His voice declined somewhat in power and his career therefore began to falter in the mid-1960s and he returned to the provincial circuit. In 1969, however, he re-emerged on the world scene, undertaking the role of Raoul in a concert version of Les Huguenots at Carnegie Hall, opposite soprano Beverly Sills; but by now his singing was in obvious decline, and the New York music critics proved hostile. His last performance occurred in Toulouse in 1974.

Poncet was one of the few post-war French tenors capable of singing heroic roles in a manner at all reminiscent of the great Gallic spinto tenors and dramatic tenors of previous generations—the likes of Gilbert-Louis Duprez, Jean-Alexandre Talazac, Agustarello Affre, Léon Escalaïs, Charles Dalmorès, Paul Franz, César Vezzani, Georges Thill and José Luccioni (not to mention the Francophone Pole Jean de Reszke and the Francophone Belgian Fernand Ansseau).
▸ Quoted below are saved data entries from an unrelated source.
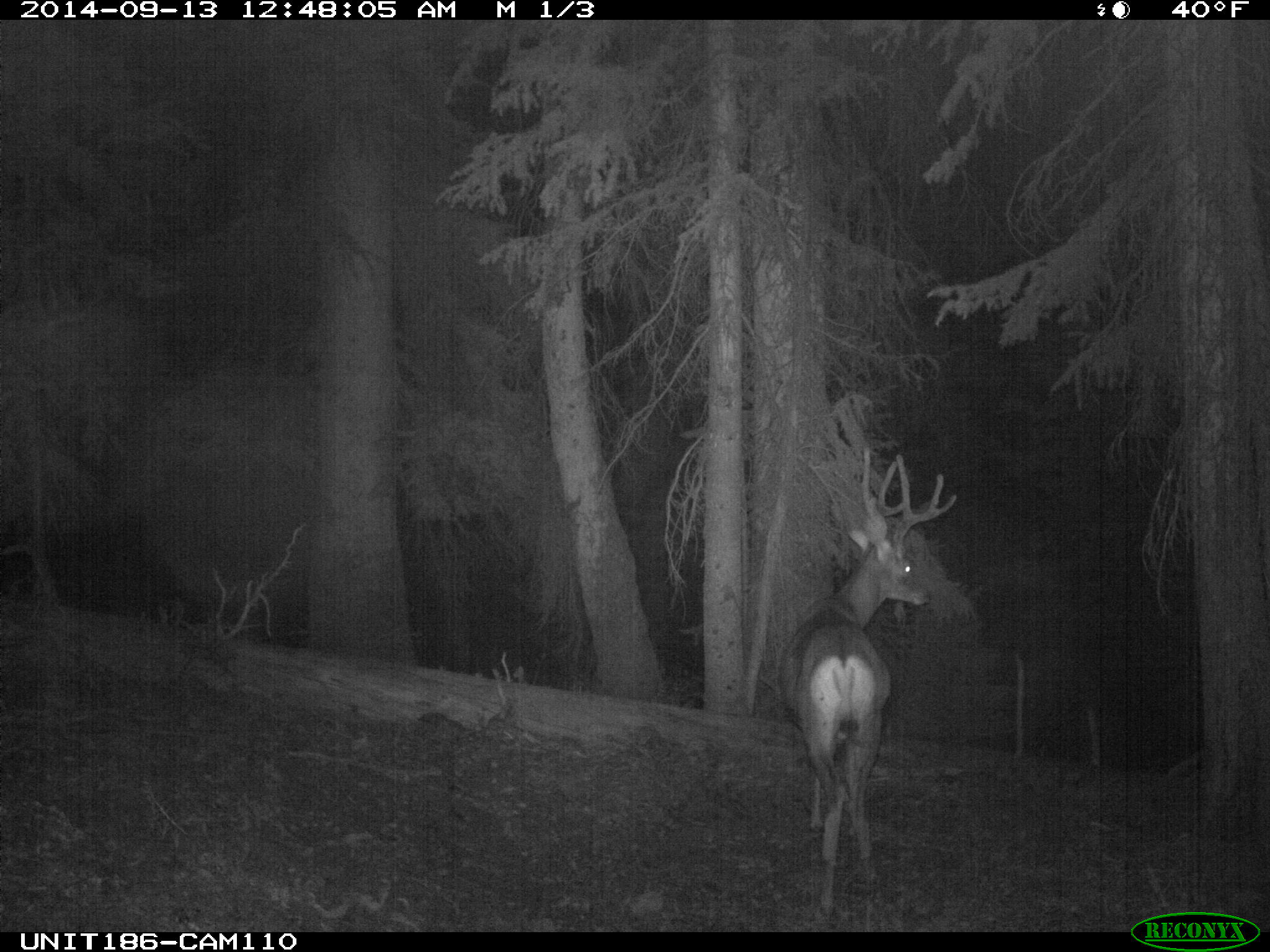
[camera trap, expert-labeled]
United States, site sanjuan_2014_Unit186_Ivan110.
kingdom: Animalia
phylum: Chordata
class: Mammalia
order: Artiodactyla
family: Cervidae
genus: Odocoileus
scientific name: Odocoileus hemionus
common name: mule deer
Of small stature and blessed with limited acting skills, the steely power of Poncet's voice—coupled with his impressive upper register (which ascended to the high D in his prime)—made up to a certain extent for his lack of stage credibility.

Poncet died of cancer in Libourne, Aquitaine, at the age of 60. His voice may be heard on recordings, a few of which have been reissued on CD. His daughter, Mathilde Poncé, has written a biography of her father entitled Tony Poncet: Tenor de l'Opera (Editions L'Hamattan, 2009), from which some of the information included in this entry has been drawn.

== Sources ==
- Le guide de l'opéra, Roland Mancini and Jean-Jacques Rouveroux, Fayard, 1986.